■ TEXTE PRÉSENTÉ
/---

Les entreprises jouent à mélanger les IDP
Les outils ITSM de Datadog n’ont pas remplacé un autre fournisseur chez Nexthink, mais une approche manuelle et ad hoc de la gestion des incidents basée sur des documents statiques qui maintenait l’entreprise en « mode survie ». C’est en tout cas qu’a affirmé Michael Gandilhon lors d’une session en petit comité.
Pour les autres participants à la session qui travaillent déjà avec des outils ITSM tels que Jira Service Management d’Atlassian et Incident.io, l’adoption du portail développeur de Datadog ne sera pas aussi simple. Mais l’idée de relier directement l’ITSM aux données d’observabilité n’est pas dénuée d’intérêt.
« Il y a des ponts à construire entre ces outils », envisage Eric Swanson, ingénieur SRE chez DBT Labs, un éditeur d’une suite logicielle de transformation de données. « Il s’agit peut-être simplement de renforcer les métadonnées, l’étiquetage et les attributs dans Jira, ce qui pourrait aider à connecter et à tirer davantage de valeur de la partie “On Call” de Datadog ».
Pour un autre présentateur de DASH 2025 disposant d’un déploiement Backstage bien établi, le portail de développement de Datadog ne remplacera pas le système hautement personnalisé qu’une équipe interne a déjà construit. Il pourrait toutefois intéresser des entreprises plus petites pour un objectif similaire.
« La taille de l’équipe entre en jeu – si vous avez quelques équipes de développement et 50 services ou quelque chose comme ça, cela n’a pas de sens de construire et de gérer l’ensemble », affirme Mark Avery, ingénieur logiciel chez Cvent. « Datadog offre de nombreux avantages en tant que source fiable et sincère de données réelles, plutôt que s’appuyer sur des données saisies par l’utilisateur ».

\---

■ DONNÉES EXTRAITES

/---

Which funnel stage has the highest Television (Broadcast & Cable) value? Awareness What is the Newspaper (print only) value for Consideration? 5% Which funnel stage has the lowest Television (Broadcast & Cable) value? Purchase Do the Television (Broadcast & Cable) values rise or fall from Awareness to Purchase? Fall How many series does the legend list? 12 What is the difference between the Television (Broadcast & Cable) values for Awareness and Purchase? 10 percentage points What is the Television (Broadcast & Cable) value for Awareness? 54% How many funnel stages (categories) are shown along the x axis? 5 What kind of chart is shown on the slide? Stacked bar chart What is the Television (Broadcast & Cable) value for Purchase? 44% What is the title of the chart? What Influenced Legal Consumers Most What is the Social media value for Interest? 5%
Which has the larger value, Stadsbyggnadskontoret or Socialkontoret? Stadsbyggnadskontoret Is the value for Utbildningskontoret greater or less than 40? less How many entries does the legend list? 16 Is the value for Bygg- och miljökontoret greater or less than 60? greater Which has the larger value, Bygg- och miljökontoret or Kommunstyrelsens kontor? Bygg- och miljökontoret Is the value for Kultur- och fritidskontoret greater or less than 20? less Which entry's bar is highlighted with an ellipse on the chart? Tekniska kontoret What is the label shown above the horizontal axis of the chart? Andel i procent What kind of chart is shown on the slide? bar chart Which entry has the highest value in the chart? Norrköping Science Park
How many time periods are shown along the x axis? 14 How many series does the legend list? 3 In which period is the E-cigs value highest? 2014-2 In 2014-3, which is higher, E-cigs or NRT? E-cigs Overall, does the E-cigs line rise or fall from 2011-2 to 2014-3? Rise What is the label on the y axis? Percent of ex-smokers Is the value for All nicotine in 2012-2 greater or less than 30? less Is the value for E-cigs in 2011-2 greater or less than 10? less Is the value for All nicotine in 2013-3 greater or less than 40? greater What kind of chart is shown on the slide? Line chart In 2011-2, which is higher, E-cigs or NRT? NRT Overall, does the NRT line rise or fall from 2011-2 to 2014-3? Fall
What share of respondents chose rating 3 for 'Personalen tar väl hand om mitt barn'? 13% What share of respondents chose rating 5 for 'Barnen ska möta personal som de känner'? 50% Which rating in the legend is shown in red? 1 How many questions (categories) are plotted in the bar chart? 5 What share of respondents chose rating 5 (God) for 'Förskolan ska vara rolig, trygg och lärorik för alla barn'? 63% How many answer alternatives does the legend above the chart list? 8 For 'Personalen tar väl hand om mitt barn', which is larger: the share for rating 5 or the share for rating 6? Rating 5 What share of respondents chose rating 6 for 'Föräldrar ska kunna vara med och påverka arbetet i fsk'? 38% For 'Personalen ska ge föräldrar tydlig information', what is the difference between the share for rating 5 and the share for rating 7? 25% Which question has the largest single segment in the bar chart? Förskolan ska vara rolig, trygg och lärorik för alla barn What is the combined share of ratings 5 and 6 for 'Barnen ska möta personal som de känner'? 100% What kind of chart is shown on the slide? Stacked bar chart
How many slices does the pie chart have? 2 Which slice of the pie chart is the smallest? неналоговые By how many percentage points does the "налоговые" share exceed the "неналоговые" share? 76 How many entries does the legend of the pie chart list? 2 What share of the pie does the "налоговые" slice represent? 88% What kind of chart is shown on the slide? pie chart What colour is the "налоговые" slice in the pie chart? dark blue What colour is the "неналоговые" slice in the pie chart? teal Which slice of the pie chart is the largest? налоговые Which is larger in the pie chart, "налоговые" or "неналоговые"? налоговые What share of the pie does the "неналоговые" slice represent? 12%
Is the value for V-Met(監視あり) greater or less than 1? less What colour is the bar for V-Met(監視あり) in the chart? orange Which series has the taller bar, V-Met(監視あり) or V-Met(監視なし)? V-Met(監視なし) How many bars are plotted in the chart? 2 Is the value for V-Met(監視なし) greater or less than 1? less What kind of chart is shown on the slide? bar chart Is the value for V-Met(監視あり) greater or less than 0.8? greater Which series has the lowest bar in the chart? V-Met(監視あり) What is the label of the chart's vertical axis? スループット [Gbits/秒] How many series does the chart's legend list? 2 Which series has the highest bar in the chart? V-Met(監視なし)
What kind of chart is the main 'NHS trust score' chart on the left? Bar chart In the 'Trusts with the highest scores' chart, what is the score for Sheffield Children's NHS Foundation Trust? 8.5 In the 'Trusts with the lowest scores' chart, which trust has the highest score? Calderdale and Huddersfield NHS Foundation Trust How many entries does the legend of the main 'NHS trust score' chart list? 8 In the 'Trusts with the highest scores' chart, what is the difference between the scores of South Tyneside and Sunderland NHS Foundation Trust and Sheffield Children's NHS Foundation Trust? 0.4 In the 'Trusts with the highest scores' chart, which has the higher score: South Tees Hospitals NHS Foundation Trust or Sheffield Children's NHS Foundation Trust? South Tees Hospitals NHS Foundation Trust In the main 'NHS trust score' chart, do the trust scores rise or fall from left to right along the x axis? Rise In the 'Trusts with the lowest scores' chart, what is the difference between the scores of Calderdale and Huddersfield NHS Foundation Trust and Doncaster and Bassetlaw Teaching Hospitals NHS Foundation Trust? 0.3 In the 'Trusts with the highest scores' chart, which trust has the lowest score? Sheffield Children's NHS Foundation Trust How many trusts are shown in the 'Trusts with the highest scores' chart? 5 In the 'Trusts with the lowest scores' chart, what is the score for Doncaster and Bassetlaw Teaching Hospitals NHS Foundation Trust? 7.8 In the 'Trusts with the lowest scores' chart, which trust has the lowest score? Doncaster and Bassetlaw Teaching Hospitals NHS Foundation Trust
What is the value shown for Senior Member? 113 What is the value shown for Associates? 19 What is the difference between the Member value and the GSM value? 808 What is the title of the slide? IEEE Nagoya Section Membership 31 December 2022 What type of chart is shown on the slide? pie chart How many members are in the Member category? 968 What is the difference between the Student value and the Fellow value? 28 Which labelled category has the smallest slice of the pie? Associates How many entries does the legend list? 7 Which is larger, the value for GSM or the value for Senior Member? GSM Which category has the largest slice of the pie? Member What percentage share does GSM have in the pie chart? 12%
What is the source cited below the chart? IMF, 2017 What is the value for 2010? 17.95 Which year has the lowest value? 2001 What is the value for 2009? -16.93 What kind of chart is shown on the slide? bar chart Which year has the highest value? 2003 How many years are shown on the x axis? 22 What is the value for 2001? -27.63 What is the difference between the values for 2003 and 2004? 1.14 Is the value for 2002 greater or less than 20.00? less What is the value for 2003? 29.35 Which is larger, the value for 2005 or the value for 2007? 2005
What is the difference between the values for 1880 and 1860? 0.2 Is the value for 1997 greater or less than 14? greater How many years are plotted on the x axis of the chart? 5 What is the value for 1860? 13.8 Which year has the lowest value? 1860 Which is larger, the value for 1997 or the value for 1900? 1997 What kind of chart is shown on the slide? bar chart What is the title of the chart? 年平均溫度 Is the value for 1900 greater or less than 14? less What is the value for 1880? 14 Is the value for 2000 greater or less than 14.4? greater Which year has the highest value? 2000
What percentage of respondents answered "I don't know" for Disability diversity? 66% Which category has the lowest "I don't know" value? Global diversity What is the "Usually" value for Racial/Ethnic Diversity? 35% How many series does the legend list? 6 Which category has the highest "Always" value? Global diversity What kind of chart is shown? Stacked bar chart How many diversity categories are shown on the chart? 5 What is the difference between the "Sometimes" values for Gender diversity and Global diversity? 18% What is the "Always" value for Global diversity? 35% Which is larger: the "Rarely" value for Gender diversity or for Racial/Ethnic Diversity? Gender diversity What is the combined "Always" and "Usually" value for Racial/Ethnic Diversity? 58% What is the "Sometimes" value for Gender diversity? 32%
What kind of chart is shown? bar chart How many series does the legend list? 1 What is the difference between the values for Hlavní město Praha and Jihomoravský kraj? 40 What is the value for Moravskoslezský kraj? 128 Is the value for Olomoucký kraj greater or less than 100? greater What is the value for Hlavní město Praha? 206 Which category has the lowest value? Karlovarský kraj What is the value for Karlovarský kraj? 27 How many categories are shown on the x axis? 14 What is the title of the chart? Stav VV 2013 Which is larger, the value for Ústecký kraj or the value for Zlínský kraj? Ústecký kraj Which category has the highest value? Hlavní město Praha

\---

■ CONSIGNE
Rédigez la suite du texte consacré au portail développeur de Datadog, en reprenant après sa dernière phrase.

■ RÉPONSE ATTENDUE
Pour un analyste présent à DASH 2025, le facteur décisif pour les entreprises qui envisagent d’utiliser le portail de développement de Datadog ne sera pas en fin de compte la taille de l’entreprise, mais son degré d’orientation technologique et l’importance cruciale pour elle de répondre aux incidents en temps réel.
« Les préférences entre Datadog et ServiceNow peuvent varier selon le niveau organisationnel », observe Carlos Casanova de Forrester Research. « Une organisation axée sur l’ingénierie, qui s’intéresse aux détails techniques, pourrait davantage s’appuyer sur Datadog et considérer ServiceNow comme un gestionnaire de charges de travail post-processus. En revanche, à un niveau hiérarchique plus élevé, l’on pourrait adopter plutôt la perspective de ServiceNow : il s’agirait de recevoir les alertes et événements de Datadog, mais d’opter pour une gestion qui offre une meilleure compréhension des enjeux métier ».
Le fait de pencher trop vers l’approche de haut niveau pourrait signifier que les entreprises réagissent trop tard aux incidents urgents, tandis que privilégier les alertes en temps réel pourrait conduire à des réactions excessives face à des problèmes à faible impact, soupèse l’analyste.
« C’est de plus en plus complexe, mais je pense que cela va probablement se jouer en fonction de la maturité technologique d’une équipe IT, » a-t-il dit – « du moins, pour le moment ».
« Toutes ces organisations de plateformes se chevauchent déjà, et pour l’instant, elles semblent bien travailler et coopérer, mais à un certain point, le marché poussera l’une d’entre elles à essayer d’évincer les autres, » conclut Carlos Casanova.